Sevbân (radıyallâhu anh)’dan rivâyet edildiğine göre Peygamber (sallallâhu aleyhi ve sellem) şöyle buyurmaktadır:
“Herhangi bir kadın, geçerli bir sebep yokken kocasından hul’ yoluyla boşanmak isterse cennetin kokusunu alamaz.”
(Ebu Dâvud, Talak 17-18 (2226); Tirmizî, Talak 11 (1187); İbn Mâce, Talak 21 (2055)
Konuyla ilgili bir rivâyet ise şu şekildedir:
“Sebepsiz yere hul’ yoluyla boşanmak isteyen kadınlar, münafıktırlar.”
(Tirmizî, Talak 11 (1186)
(Hul’: Çıkarmak, gidermek, soymak ve soyunmak. Kadının ödemeyi kabul ettiği bedel karşılığında evlilik akdine son vermek, başka bir deyimle; eşlerin karşılıklı anlaşma yoluyla evliliğe son vermesi. Hul’ yerine aynı anlamda muhâlea tabiri de kullanılır. İslâm hukukunda muhâlea, evliliği sona erdiren sebeplerden birisidir. Bazı durumlarda evliliğin bu yolla sona erdirilmesine ihtiyaç duyulabilir.
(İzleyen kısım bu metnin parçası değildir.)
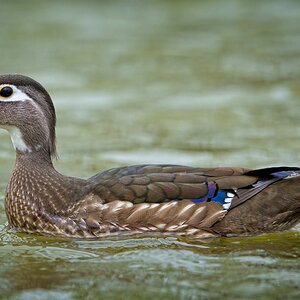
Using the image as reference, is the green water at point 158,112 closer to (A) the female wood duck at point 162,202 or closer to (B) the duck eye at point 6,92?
(A) the female wood duck at point 162,202

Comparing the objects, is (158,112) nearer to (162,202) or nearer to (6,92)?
(6,92)

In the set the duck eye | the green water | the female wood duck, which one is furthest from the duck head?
the green water

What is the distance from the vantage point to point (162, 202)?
21.4 ft

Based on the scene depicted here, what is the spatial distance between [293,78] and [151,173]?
626 cm

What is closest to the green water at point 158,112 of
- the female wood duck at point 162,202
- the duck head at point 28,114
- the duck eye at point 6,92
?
the female wood duck at point 162,202

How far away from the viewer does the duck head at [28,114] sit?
7.04 m

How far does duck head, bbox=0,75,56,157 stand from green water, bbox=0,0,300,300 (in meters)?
0.73

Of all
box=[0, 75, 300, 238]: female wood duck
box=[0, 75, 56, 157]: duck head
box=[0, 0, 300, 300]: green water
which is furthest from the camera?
box=[0, 75, 56, 157]: duck head

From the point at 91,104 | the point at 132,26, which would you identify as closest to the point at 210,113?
the point at 91,104

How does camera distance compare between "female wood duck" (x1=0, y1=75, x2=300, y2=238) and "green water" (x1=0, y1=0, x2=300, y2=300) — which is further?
"female wood duck" (x1=0, y1=75, x2=300, y2=238)

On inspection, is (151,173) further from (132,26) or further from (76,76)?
(132,26)

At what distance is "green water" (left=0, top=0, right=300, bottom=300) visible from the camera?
5754 millimetres

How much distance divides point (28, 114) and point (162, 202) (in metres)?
1.32

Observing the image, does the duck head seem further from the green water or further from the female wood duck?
the green water
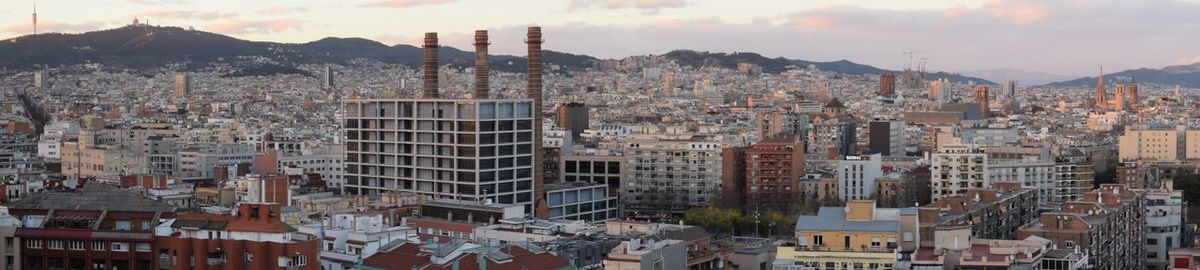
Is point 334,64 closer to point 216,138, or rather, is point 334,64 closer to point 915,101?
point 915,101

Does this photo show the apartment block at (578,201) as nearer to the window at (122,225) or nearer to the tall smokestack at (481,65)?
the tall smokestack at (481,65)

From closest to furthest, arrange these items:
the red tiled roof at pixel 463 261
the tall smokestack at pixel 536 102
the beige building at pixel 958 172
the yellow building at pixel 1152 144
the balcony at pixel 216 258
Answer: the red tiled roof at pixel 463 261
the balcony at pixel 216 258
the tall smokestack at pixel 536 102
the beige building at pixel 958 172
the yellow building at pixel 1152 144

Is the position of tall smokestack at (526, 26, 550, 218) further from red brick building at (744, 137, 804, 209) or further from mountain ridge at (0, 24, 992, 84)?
mountain ridge at (0, 24, 992, 84)

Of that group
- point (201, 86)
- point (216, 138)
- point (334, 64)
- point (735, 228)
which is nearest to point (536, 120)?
point (735, 228)

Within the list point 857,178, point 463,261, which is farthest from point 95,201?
point 857,178

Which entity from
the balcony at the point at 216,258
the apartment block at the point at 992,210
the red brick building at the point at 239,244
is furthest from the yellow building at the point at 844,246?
the balcony at the point at 216,258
Meselâ; eşler birbirini sevmez, biri diğerine saygı duymaz, anlaşamaz ve birlikte yaşamak çekilmez hâle gelmiş olursa kocanın elinde boşama imkân ve yetkisi vardır. Fakat koca buna rağmen karısını boşamazsa ne yapılabilir? Kadın bu şiddetli geçimsizliğe ve çekilmez hayata katlanmaya devam mı edecektir? İşte bu gibi hallerde kadının bir bedel karşılığında kocasından ayrılması mümkündür. Bu fesih veya talak (boşama)dan ayrı bir boşama şeklidir (es-Serahsî, el-Mebsût, VI, 171-196; İbnü’l-Hümâm, Fethu’l-Kadr, III, 199-224; İbn Âbidin, Reddü’l-Muhtar ale’d- Dürri’l Muhtar, II, 556-5731)
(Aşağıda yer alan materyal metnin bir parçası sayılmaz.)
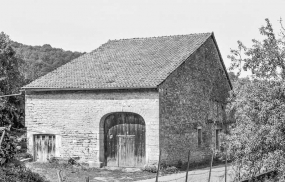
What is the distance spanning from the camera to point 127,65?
24.1 metres

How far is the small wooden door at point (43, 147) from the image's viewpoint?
23.4 m

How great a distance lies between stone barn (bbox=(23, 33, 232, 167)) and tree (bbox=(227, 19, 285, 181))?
5.79 metres

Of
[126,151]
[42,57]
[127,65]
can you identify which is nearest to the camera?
[126,151]

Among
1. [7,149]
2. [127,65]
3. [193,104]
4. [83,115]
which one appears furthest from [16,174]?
[193,104]

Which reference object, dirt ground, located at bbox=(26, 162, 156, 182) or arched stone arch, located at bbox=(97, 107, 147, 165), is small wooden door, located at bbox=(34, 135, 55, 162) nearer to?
dirt ground, located at bbox=(26, 162, 156, 182)

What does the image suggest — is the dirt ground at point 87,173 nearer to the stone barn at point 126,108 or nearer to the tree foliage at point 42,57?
the stone barn at point 126,108

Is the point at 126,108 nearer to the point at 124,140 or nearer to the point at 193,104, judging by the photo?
the point at 124,140

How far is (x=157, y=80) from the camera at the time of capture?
69.1 ft

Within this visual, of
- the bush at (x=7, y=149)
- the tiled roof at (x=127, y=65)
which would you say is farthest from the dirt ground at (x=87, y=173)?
the tiled roof at (x=127, y=65)

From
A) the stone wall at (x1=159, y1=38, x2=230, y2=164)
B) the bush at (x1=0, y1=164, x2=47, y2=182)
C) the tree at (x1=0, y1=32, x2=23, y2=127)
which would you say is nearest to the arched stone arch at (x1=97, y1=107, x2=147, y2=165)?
the stone wall at (x1=159, y1=38, x2=230, y2=164)

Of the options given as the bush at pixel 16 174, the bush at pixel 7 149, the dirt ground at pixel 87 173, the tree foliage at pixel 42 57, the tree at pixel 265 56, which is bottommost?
the dirt ground at pixel 87 173

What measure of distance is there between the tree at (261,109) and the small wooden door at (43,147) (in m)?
10.5

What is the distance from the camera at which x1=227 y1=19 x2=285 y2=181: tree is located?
14.4m

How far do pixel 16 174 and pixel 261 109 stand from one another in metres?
8.08
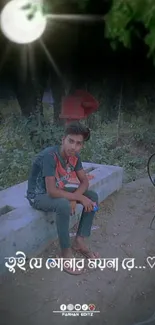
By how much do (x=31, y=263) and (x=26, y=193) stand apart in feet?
1.11

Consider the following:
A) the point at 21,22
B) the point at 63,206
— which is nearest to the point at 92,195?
the point at 63,206

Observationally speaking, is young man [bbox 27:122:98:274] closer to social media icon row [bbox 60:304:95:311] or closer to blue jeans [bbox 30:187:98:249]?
blue jeans [bbox 30:187:98:249]

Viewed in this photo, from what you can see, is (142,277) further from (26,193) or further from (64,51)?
(64,51)

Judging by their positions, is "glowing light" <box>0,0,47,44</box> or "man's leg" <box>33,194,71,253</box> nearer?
"glowing light" <box>0,0,47,44</box>

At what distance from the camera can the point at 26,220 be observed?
70.5 inches

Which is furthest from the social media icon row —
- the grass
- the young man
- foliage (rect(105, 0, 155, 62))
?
foliage (rect(105, 0, 155, 62))

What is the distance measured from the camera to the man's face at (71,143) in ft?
5.62

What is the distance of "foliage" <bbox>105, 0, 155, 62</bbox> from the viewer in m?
1.16

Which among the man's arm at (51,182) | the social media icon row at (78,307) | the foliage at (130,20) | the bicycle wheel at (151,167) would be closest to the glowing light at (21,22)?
the foliage at (130,20)

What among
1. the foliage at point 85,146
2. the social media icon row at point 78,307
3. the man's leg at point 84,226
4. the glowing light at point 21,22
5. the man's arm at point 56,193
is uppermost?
the glowing light at point 21,22

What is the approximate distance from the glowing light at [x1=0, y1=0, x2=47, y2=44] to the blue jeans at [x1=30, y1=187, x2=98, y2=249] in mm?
655

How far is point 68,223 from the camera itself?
1.79 meters

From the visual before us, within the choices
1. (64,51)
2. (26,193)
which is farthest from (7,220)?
(64,51)

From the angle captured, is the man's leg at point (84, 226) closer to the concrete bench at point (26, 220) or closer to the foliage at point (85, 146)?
the concrete bench at point (26, 220)
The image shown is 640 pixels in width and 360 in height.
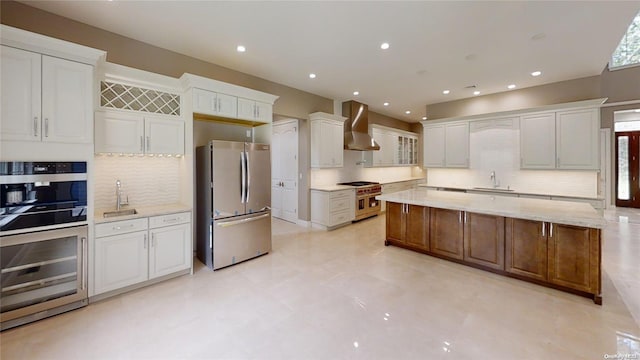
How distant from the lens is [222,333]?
2201 millimetres

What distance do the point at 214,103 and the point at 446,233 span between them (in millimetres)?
3783

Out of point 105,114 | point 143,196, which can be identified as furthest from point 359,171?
point 105,114

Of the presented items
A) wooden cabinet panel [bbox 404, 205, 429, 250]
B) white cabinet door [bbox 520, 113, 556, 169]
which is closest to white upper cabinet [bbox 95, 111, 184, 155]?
wooden cabinet panel [bbox 404, 205, 429, 250]

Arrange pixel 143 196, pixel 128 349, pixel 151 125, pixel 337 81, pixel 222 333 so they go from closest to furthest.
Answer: pixel 128 349 < pixel 222 333 < pixel 151 125 < pixel 143 196 < pixel 337 81

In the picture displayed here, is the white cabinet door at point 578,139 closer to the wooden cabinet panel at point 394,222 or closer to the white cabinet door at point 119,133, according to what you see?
the wooden cabinet panel at point 394,222

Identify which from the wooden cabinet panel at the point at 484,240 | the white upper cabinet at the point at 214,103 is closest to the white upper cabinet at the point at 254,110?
the white upper cabinet at the point at 214,103

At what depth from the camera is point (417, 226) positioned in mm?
4078

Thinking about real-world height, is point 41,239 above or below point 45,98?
below

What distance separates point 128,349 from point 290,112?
4390 millimetres

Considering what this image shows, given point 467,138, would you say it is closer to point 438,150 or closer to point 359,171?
point 438,150

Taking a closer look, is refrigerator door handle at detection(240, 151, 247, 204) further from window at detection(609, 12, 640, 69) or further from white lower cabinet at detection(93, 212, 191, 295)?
window at detection(609, 12, 640, 69)

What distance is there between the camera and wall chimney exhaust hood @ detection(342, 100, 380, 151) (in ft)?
21.2

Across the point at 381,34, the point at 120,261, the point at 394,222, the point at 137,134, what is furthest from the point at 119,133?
the point at 394,222

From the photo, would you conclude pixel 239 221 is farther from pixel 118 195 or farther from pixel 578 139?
pixel 578 139
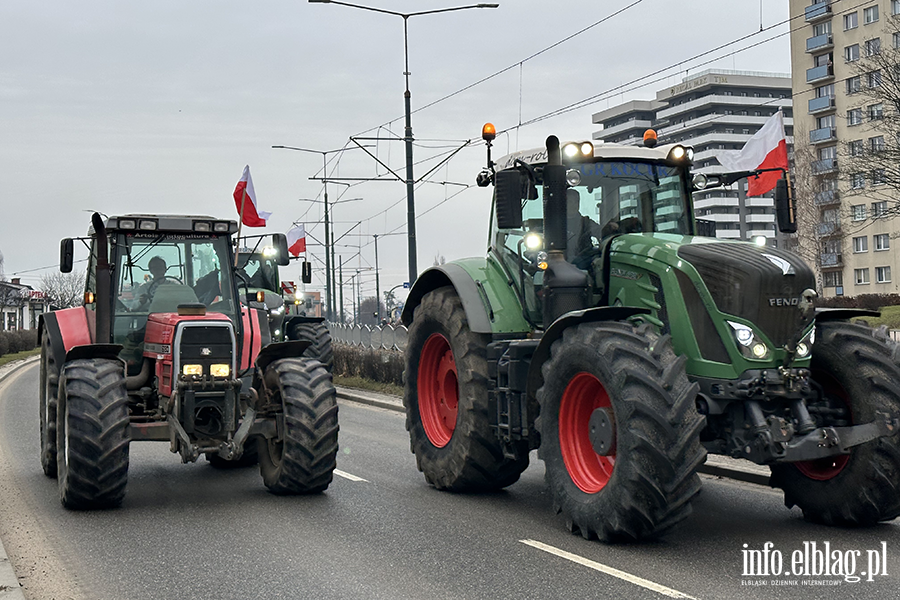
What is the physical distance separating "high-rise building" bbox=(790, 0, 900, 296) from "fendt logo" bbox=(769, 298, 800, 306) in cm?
5726

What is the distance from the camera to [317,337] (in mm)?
19875

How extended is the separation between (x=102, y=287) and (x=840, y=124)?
75982 millimetres

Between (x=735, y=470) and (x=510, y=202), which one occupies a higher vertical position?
(x=510, y=202)

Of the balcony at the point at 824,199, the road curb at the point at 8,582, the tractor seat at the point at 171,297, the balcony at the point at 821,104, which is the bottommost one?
the road curb at the point at 8,582

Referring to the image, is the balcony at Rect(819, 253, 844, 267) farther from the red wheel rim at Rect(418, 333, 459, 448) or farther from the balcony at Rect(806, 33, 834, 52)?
the red wheel rim at Rect(418, 333, 459, 448)

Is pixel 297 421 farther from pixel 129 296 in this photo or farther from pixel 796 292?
pixel 796 292

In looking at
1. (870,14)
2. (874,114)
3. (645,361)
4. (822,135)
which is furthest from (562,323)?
(822,135)

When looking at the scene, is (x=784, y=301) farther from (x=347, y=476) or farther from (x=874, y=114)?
(x=874, y=114)

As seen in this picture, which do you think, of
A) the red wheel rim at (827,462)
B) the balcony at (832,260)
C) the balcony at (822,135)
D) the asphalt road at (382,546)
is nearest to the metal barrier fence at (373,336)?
the asphalt road at (382,546)

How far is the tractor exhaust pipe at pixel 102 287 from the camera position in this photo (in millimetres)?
9766

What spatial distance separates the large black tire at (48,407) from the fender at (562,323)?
4766mm

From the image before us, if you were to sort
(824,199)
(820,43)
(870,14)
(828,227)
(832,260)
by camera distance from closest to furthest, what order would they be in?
(824,199)
(828,227)
(870,14)
(832,260)
(820,43)

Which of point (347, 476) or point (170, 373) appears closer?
point (170, 373)

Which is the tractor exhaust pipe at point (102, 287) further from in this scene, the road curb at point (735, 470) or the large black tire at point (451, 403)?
the road curb at point (735, 470)
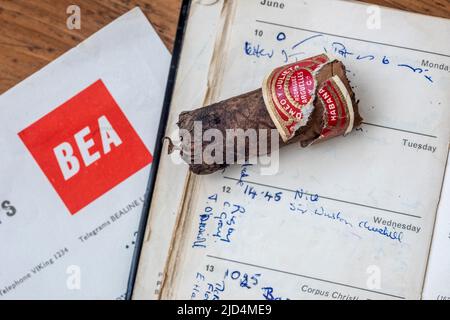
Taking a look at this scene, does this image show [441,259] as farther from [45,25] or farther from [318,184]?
[45,25]

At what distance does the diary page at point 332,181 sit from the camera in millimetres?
712

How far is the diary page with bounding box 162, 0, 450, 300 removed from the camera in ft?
2.34

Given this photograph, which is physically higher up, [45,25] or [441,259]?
[45,25]

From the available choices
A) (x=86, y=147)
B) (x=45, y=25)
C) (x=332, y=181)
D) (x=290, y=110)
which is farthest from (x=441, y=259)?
(x=45, y=25)

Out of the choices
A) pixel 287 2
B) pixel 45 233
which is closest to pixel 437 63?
pixel 287 2

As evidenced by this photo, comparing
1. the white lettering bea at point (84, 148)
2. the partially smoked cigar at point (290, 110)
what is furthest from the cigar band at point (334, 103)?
the white lettering bea at point (84, 148)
İslâm hukukçularının çoğunluğuna göre, eşler karşılıklı anlaşınca evlilik muhâlea yoluyla kendiliğinden sona erer. Ayrıca hâkimin hükmüne ihtiyaç bulunmaz (B.k.z: Hamdi Döndüren, “Hul”’ maddesi, ŞAMİL İSLAM ANSİKLOPEDİSİ).)